From an end user stand point, this is true. From a developer’s stand point, however, compilation time is key to productivity.
I can see it now, “But Sir! Our build times are cut in half? Who cares if the applications run twice as slow? Is that really my concern?”
Long pause, “You’re right. It’s not your concern. Your time is too important to work here. Security will escort you from the premises and you’ll get your last 2 weeks by tomorrow.”
I think it’s pretty obvious that in that case you would use both compilers. The faster compiler at your desk and the better optimizer on the build farm. Infact, companies pretty much already do this with debug builds for developers.
Jesse
Edited 2009-02-21 06:45 UTC
That sounds like a really bad idea. What if it compiles fine on one compiler but doesn’t on the other? An application should really be tested with the compiler it is going to be built with.
Thats not what he said. The OP said the difference of 40 seconds in a build was irrelivent, he said that it was incredably relevent to a developer, not that it was more important then any other given feature.
As far as I could see, only a 1 out of 9 benchmarks was about compilation time.
While less important than other benchmarks (read: actual performance), if you have ever tried to building a (really) huge project project on both GCC (Linux) and VC/CL (Windows), you’ll know how it annoying it gets when the Windows build (even with GNU/Make Makes w/ multiple jobs) takes ~3-5 times the time it’s takes to build the Linux counter-part. (And I’m being polite)
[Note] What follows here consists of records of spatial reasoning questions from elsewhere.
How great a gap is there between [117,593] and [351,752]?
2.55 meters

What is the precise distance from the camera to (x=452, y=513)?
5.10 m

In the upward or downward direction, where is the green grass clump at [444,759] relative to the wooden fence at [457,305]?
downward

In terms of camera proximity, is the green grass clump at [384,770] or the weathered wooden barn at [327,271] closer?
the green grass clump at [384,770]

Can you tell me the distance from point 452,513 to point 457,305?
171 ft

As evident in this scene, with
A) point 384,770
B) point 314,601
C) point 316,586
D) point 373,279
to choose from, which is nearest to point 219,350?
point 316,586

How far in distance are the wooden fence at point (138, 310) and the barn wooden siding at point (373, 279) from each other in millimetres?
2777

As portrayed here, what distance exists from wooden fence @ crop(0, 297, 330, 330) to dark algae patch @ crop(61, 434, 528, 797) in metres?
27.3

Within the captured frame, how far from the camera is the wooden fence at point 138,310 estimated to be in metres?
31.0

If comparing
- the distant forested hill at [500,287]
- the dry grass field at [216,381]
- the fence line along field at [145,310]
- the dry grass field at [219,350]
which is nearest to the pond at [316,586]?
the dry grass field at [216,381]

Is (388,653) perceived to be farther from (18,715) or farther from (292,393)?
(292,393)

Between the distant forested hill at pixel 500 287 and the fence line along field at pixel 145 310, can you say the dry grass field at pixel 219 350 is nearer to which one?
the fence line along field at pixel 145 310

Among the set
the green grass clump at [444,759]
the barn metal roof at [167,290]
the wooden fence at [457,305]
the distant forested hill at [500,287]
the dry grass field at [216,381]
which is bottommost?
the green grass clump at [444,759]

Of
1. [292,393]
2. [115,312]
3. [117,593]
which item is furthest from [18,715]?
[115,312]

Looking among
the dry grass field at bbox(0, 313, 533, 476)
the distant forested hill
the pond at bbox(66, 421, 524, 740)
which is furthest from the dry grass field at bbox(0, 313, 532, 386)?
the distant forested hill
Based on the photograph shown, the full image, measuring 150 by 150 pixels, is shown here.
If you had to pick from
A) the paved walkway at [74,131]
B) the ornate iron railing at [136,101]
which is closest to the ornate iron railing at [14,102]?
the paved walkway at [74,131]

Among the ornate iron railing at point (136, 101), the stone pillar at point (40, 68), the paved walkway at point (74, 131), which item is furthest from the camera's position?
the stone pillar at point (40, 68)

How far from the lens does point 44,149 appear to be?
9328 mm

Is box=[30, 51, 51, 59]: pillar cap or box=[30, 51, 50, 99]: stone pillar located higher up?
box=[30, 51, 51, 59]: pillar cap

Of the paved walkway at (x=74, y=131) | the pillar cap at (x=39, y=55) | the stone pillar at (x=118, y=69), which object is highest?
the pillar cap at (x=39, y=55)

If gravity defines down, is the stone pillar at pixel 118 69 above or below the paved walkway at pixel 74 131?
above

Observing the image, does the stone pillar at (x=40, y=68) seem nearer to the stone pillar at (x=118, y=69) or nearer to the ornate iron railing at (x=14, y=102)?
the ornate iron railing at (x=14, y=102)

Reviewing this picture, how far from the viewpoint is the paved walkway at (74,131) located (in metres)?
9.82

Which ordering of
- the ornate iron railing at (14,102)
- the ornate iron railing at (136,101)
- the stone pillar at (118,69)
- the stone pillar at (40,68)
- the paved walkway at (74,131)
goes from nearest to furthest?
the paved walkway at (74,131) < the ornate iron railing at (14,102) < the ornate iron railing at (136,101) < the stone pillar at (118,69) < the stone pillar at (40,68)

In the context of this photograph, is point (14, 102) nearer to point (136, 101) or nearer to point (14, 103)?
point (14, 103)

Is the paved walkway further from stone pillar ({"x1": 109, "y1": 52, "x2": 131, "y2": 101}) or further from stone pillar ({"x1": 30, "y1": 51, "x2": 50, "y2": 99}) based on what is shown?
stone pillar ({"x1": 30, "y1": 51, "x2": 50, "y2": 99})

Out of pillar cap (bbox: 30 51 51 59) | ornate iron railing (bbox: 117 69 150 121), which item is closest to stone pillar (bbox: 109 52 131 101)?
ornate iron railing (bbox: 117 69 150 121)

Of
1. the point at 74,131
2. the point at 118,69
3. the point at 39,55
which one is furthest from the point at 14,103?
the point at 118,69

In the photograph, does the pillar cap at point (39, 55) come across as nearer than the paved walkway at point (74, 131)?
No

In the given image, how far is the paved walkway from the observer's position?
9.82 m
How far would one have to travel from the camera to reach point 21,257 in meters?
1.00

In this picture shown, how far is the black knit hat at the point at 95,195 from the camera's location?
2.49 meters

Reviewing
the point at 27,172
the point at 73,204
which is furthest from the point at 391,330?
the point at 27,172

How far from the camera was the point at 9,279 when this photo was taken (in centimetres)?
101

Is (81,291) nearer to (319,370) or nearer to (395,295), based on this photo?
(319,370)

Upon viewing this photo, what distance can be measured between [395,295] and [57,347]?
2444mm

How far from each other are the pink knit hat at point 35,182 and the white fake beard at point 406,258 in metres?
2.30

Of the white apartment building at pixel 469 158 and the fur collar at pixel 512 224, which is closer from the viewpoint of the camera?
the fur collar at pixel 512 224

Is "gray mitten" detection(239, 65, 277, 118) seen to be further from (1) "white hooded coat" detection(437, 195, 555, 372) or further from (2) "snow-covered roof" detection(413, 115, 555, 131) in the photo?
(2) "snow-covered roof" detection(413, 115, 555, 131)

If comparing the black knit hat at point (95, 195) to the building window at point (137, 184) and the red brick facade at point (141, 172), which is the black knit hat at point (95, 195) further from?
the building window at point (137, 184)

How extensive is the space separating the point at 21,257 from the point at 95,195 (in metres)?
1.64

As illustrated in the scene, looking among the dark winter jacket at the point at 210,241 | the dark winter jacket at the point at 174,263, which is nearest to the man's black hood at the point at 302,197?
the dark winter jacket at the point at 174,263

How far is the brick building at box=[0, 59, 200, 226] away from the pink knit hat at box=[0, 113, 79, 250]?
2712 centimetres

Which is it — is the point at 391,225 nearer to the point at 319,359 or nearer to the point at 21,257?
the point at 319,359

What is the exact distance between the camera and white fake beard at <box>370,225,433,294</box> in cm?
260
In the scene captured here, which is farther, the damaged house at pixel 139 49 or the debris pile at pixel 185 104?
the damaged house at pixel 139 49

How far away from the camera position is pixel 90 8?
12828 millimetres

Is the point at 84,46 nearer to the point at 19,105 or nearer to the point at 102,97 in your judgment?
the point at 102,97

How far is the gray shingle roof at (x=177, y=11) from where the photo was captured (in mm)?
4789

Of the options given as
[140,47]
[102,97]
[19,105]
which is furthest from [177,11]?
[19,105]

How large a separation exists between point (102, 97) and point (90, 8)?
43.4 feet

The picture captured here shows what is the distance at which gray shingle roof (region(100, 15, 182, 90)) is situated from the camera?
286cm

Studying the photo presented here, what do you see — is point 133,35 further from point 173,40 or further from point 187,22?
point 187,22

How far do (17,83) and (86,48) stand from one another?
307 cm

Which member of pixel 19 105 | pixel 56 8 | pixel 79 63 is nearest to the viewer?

… Plus, having one useless (?) benchmark doesn’t invalidate the rest of thier results.
– Gilboa
I would have really enjoyed seeing ICC and a new version of GCC4 in the line up.
If your working on Linux AVOID this.
We tried this on a project at work and it was a huge mess.
In order to use their compiler you then have to deploy ALL SORTS of custom libraries like custom version of libC etc… its nasty and makes a mess of your system.
I’m really not surprised. It’s incredibly difficult adding on a closed, third-party compiler to an open source system that traditionally defaults to another open source compiler.
This was always the refrain when using open source software on Solaris, and especially SPARC hardware, when the performance wasn’t up to much: “Recompile in Forte!” or Sun Studio Compiler as it is now. I don’t think they’ll ever learn really.